1937 Tour de Hongrie

Race details
- Dates: 4–8 August
- Stages: 5
- Distance: 1,035 km (643.1 mi)
- Winning time: 33h 45' 23"

Results
- Winner / Anton Strakati (AUT)
- Second / Stanisław Wasilewski (POL)
- Third / Antal Szalay (HUN)
- Team / Hungary (national team)

= 1937 Tour de Hongrie =

The 1937 Tour de Hongrie was the 11th edition of the Tour de Hongrie cycle race and was held from 26 to 30 June 1937. The race started and finished in Budapest. The race was won by Anton Strakati.

-- Supplied information --
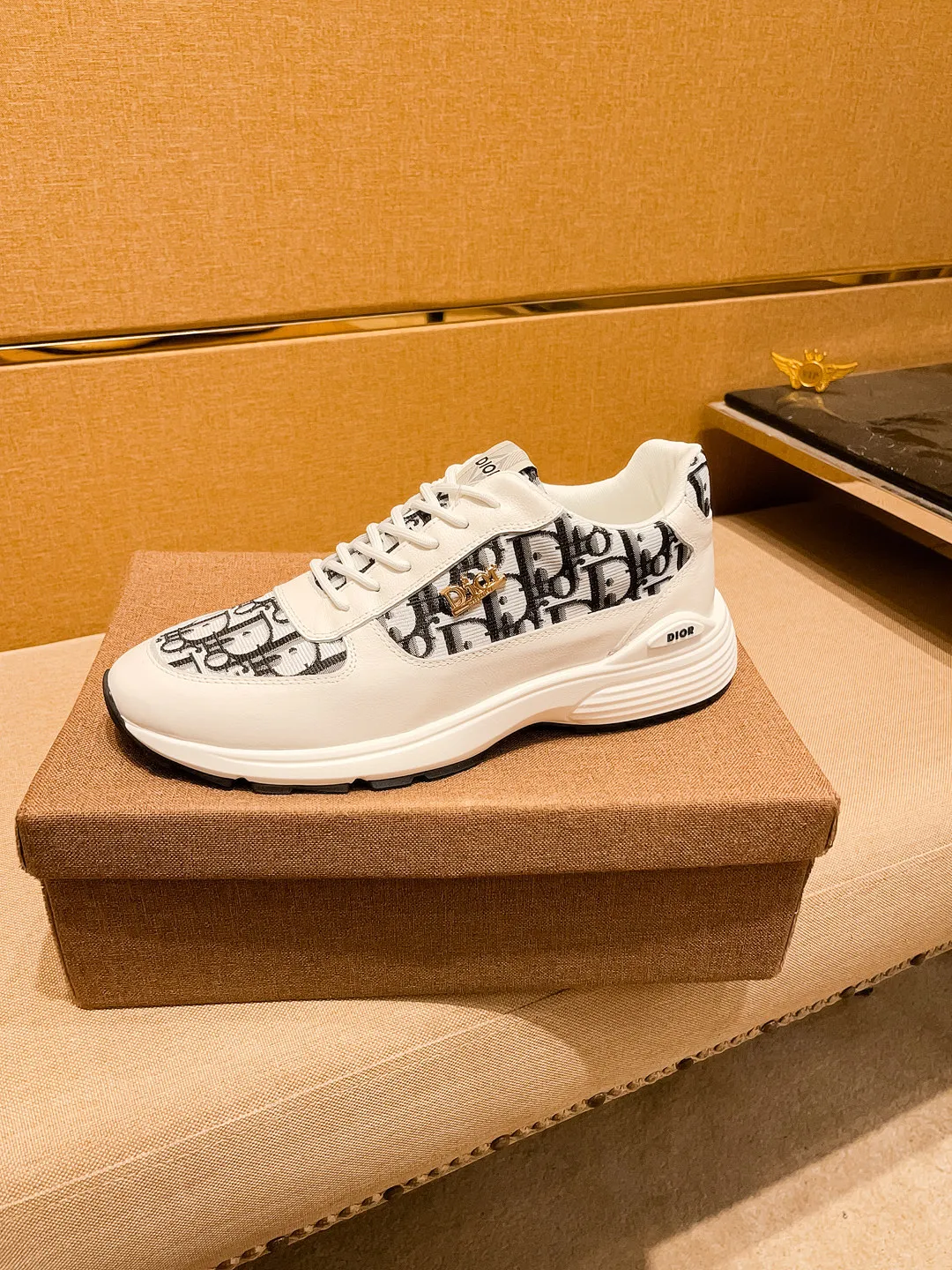 Men's shoes 💰 440💰🔥[Dior] Men's high-end brand of shoes official website 1:1 latest masterpiece: the upper is made of first-layer cowhide imported from Italy, with a comfortable and breathable lining➕original non-slip and wear-resistant outsole🔥, making walking more convenient and comfortable! An exclusive new model, a stunning work, a beautiful 1:1 replica [color] compared to the official quality! Create a fashionable personality to set off your uniqueness! A must-have for trendy men! Classic 🔥Size: 38-44 Color: 🔥Multiple colors available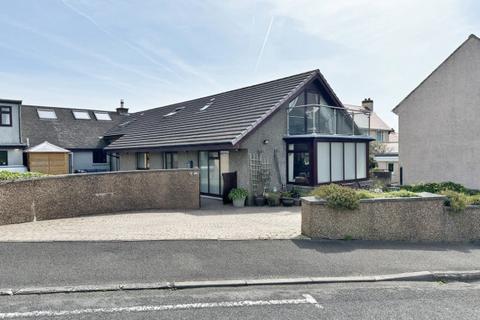 6 bedroom bungalow for sale, 25 Belgravia Road, Onchan, IM3 1HN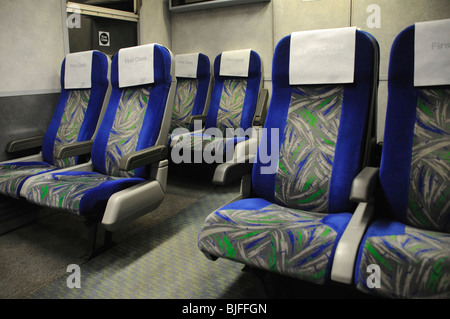 Leere Sitze in der ersten Klasse Zug Wagen Stockfoto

-- Problem 1 --
In the 1937 Tour de Hongrie text, write out word for word the part that opens with the words containing "- Team / Hungary" and closes with "by Anton Strakati.".
-- Problem 2 --
Answer these from the 1937 Tour de Hongrie text:
(a) How many stages did the race have?
(b) Who finished third?
(c) In which city did the race start and finish?

-- Answer area 1 --
- Team / Hungary (national team)

= 1937 Tour de Hongrie =

The 1937 Tour de Hongrie was the 11th edition of the Tour de Hongrie cycle race and was held from 26 to 30 June 1937. The race started and finished in Budapest. The race was won by Anton Strakati.

-- Answer area 2 --
(a) 5
(b) Antal Szalay (HUN)
(c) Budapest